# need info for choosing



## silver yote sniper (Jan 4, 2011)

My lovely wife just told me i should buy an ar. I have been wanting one for a long time and hated to pull the trigger on one. I have a ruger redhawk 44 mag in lay. I didnt have enough funds to purchase the ar but my wife said to look around and she would help me out on getting one. So now i need your help on decicing. I want to stay around 700.00 to not break her up also. Help me decide i thought about building one but know nothing of them. I know where some stag arms are for 699 are the good? I will be hunting yote and preds with this rifle. Also i will have to wait on glass for it. you know the drill dont wanna press the luck. Help me please.


----------



## ebbs (Feb 7, 2010)

Have you thought about building one? You could build a full AR the way you want AND put glass on it for that price as opposed to probably minimum $1000 for buying a big box/brand name version of one and scoping it. Just my


----------



## youngdon (Mar 10, 2010)

I agree with ebbs you can certainly build one for a lot less I just put togather my first one I bought a complete lower and a complete upper from different makers, so it was two pieces to put together, two pins, I did add a riser and scope mounts so in total two pieces for the rifle five pieces for the risers and mounts and scope. $500 and change, it was actually like 530 with FFL charges for the lower, the scope I already had. Bar-d had a similar and I think slightly cheaper build. You maight PM him for details.


----------



## PurePredator (Feb 26, 2010)

More importantly, can you tell the rest of us how to accomplish this:



silver yote sniper said:


> My lovely wife just told me i should buy an ar.

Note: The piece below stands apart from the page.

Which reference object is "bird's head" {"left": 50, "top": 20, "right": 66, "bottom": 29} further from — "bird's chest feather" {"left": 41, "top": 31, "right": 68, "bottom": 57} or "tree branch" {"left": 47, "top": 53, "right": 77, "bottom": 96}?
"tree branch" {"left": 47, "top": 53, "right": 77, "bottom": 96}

Inquiring minds want to know!









Here is Bar-d's blog.... you might want to click forward a few pages to see the start of his AR project:

http://www.predatortalk.com/blogs/bar-d/


----------



## silver yote sniper (Jan 4, 2011)

treat them good and alot of prayer lol. No she is just a good women lol. oh you just go up to them and say i am gonna buy a gun or else, but when they say no its yes mam i will listen lol.


----------



## On a call (Mar 3, 2010)

Here is my thought.

Start saving up for one. Putting so much away each week. When you reach what you need then go buy the gun, scope, light and maybe a bi pod. Durring that time check out exactly what you want.

My AR was picked up years ago and I have 600 into it. Now knowing what I know...it would take another 400 to build it close to what I want...BYW that same gun today goes for 900 so add 400 to that and you have 1300.

Personally I like the Remington frames mine is a brush master.


----------



## ebbs (Feb 7, 2010)

> Personally I like the Remington frames mine is a brush master.


FYI Brian the Remingtons are actually made by Bushmaster.


----------



## youngdon (Mar 10, 2010)

silver yote sniper,sorry I forgot the most important part of this whole deal. Go hug your wife and tell her she has made you feel like a sixteen year old. LOL


----------



## silver yote sniper (Jan 4, 2011)

You know it i even treated her to dinner lol she is good to me. She always supports what i want to do and i respect her for that. Gotta love'em.


----------



## knapper (Feb 5, 2010)

My wife is willing to go out with me for night calling, that pretty special


----------



## ebbs (Feb 7, 2010)

knapper said:


> My wife is willing to go out with me for night calling, that pretty special


Do you guys get much calling done?


----------



## On a call (Mar 3, 2010)

ebbs said:


> FYI Brian the Remingtons are actually made by Bushmaster.


Wow, I did not know that. So I wonder if my older AR could be built into one of those rems I like ??


----------



## youngdon (Mar 10, 2010)

Put up a pic of yours Oac, You can change anything on an AR. The lower receiver housing is all that the feds consider a gun, it has a serial #.


----------



## silver yote sniper (Jan 4, 2011)

ebbs said:


> Do you guys get much calling done?


Haha good one i know i wouldn't lol


----------